LAUSR

Aim There is a strong linkage disequilibrium between HLA-C and -B due to their genome proximity. The purpose of this study is to identify the associations between HLA-C∗07:01 and C∗07:02 allelic variations and HLA-B alleles in a Brazilian sample. Methods Third generation sequencing HLA typing (PacBio, Histogenetics) was performed on 155 DNA samples from Brazilian Bone Marrow Donor Registry (REDOME) with known high resolution HLA typing by sanger sequencing method (SeCore, Life Techology). Results Three allelic variations were identified in the 46 individuals previously typed as HLA-C∗07:01P group: HLA-C∗07:01:01:01 (n = 36, 78%), -C∗07:01:02 (n = 5, 11%) and -C∗07:18 (n = 5, 11%). In the C∗07:02P group (n = 23) only two allelic variations were identified: HLA-C∗07:02:01:03 (n = 15, 65%) and C∗07:02:01:01 (n = 8, 35%).
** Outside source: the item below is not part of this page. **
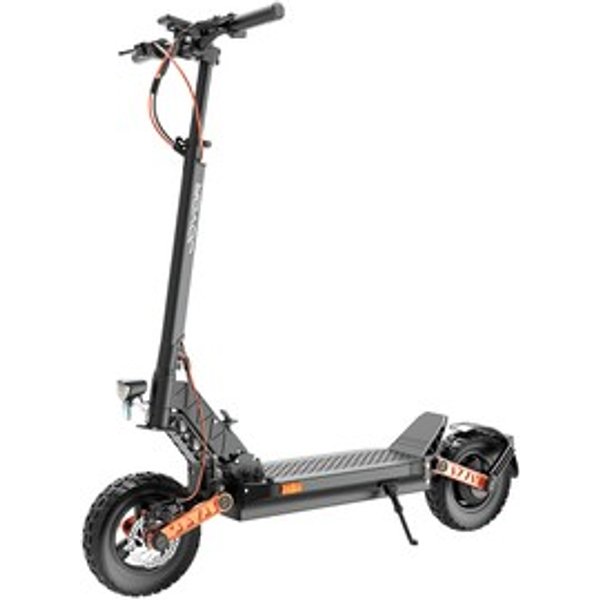 Joyor S8SZ Trottinette éLectrique Moteur 600 W X 2 Batterie 48 V 26 Ah Pneu 10 Pouces Vitesse Maximale 55 Kmh Autonomie 75 Km Doubles Freins Hydrauliques Amortisseurs Avant Et ArrièRe SystèMe 6 LumièRes-image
Four different HLA-C/B haplotypes were observed in 33 individuals caring C∗07:01:01:01. The most frequently association was HLA-C∗07:01:01:01/ B∗08:01:01 (n = 17, 47%) followed by B∗49:01:01 (n = 11, 30%), B∗51:01:01:01 (n = 3, 8%) and B∗57:01:01 (n = 2, 6%). HLA-C∗07:18 was observed in 100% of the individuals caring B∗58:01:01 (n = 5, 100%) while no significant association was found among HLA-C∗07:01:02 and HLA-B alleles. In regard to the C∗07:02P group, a strong linkage disequilibrium was found between HLA-C∗07:02:01:03/B∗07:02:01 haplotypes (n = 15, 100%). HLA-C∗07:02:01:01/B∗07:02:01 haplotype were observed in 3/8 individuals (37%). Nevertheless others associations were found with C∗07:02:01:01 in individuals carrying B∗39 allelic variants (B∗39:03, B∗39:06, B∗39:09 and B∗39:13). Conclusions The identification of allelic variations by NGS allowing an extended gene coverage can demonstrate that specific haplotype combinations can be found in the different populations in stronger associations than expected.